The Payson Center for International Development offers a variety of graduate level courses that can be completed anywhere in the world. A graduate student in the Master’s program can complete a significant portion (up to 50%) of his or her program in a distance learning format. Updated every semester, our core courses focus on sustainable human development, (SHD), economics, and conflict and disaster management, and are available on Tulane's Learning Management System (LMS), Blackboard. Faculty uses a variety of other technologies and approaches to ensure effective material delivery and easy faculty and student interaction.
Blackboard (BB) is one of those technologies. BB is used as the main tool to post general instructions, notes, homework, exams, substantial research paper (SRP) material and any other information related to courses. Discussion forums within BB permit students to interact with each other. These discussions are of two types: open ended and topic specific.

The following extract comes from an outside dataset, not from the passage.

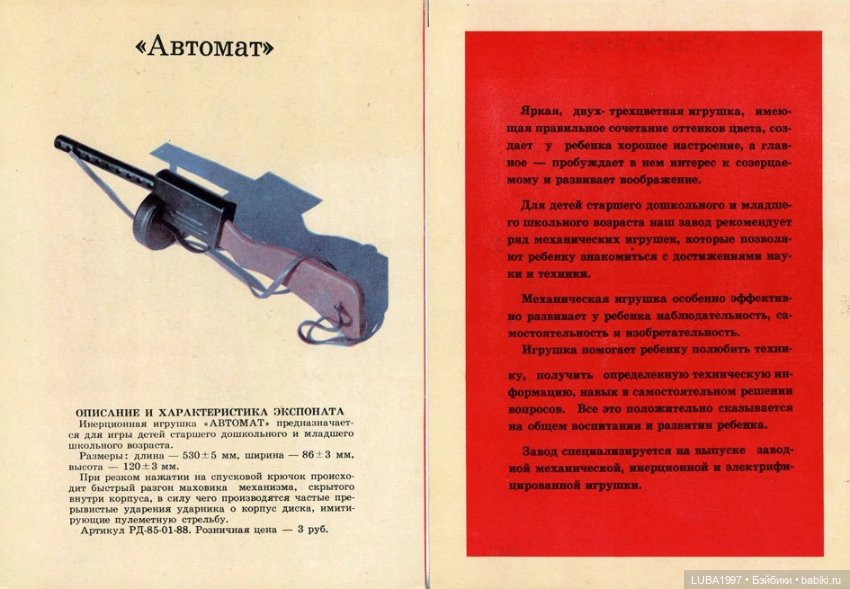 Каталог игрушек завод Искра город Таганрог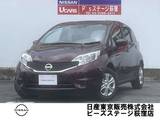 日産 ノート 1200cc 1.2 X DIG-S 純正メモリーナビアラウンドビューモニター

For open ended discussions, students use the BB “Student Forum” to post any question, comment or idea that they wish to discuss. The Instructor makes an occasional comment, but mostly it is the students who exchange ideas.

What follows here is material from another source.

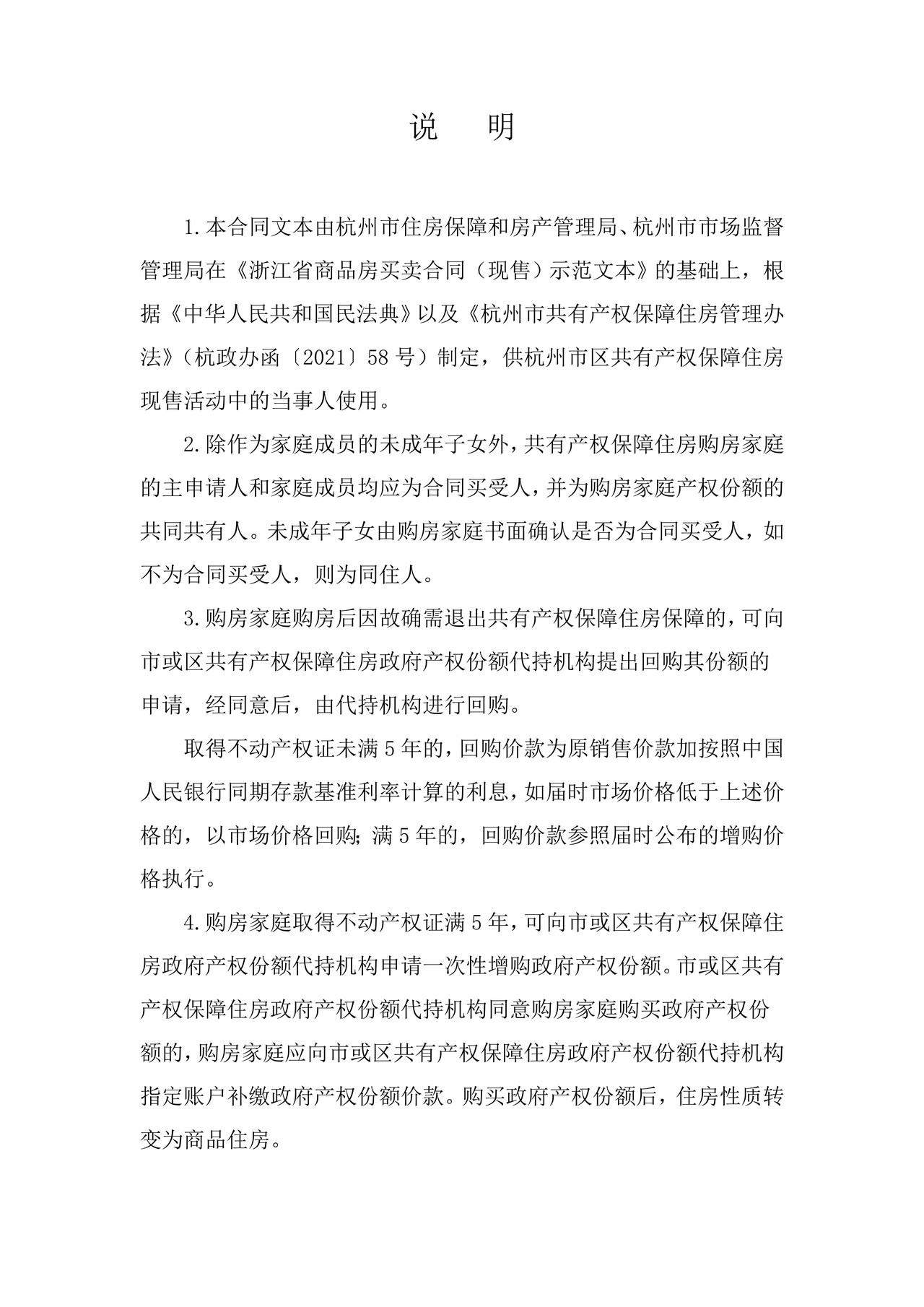 杭州市共有产权保障住房买卖合同(现售)示范文本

For topic specific communications, students will be asked to post contributions to the discussion board, email, or other area within BB. Topics will be based upon specific questions and themes, and will count towards a portion of the grade. Normally the discussion is time bound. The instructor actively participates in the discussion. Responses are posted to BB, and available for class member and instructor comment. Graded materials are transmitted via email to ensure privacy.

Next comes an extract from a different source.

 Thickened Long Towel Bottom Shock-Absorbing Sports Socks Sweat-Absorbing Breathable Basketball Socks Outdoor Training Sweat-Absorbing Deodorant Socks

Not limited to BB, several professors hold weekly class discussions with the use of the web conferencing platforms, Skype or GoToMeeting. After consultation with class participants, faculty and students meet for a real-time distance classes. Participation is not compulsory; however, most participate regularly and enjoy the discussion opportunities therein. The usual agenda for web conferences is homework, readings, SRP, exams, and other issues that the instructor or students wish to raise that relate to the course.
Students who for various reasons are unable to attend classes on the Tulane campus have to rely on the distance format. Even those who are in New Orleans appreciate the flexibility this format provides. Continuing education and students seeking career enhancement find it possible to continue a full time career while pursuing a graduate degree.
While software challenges have been reported, students who are able handle the usual software packages such as Excel find it easier to cope with the distance format. For example, drawing graphs for the Economics class require these basic skills. Of course, those with emerging skills are provided ample opportunity to gain experience and skill. The distance method provides even more scope than conventional classes to develop writing, because much of the “discussion” takes place via the written word.
For those students participating in courses via distance format, Skype/GoTo Meeting and BB class forums help to overcome the absence of face-to-face interaction with instructor. Given the unconventional classroom setting, students must be self-starters and motivated to complete work in a timely manner.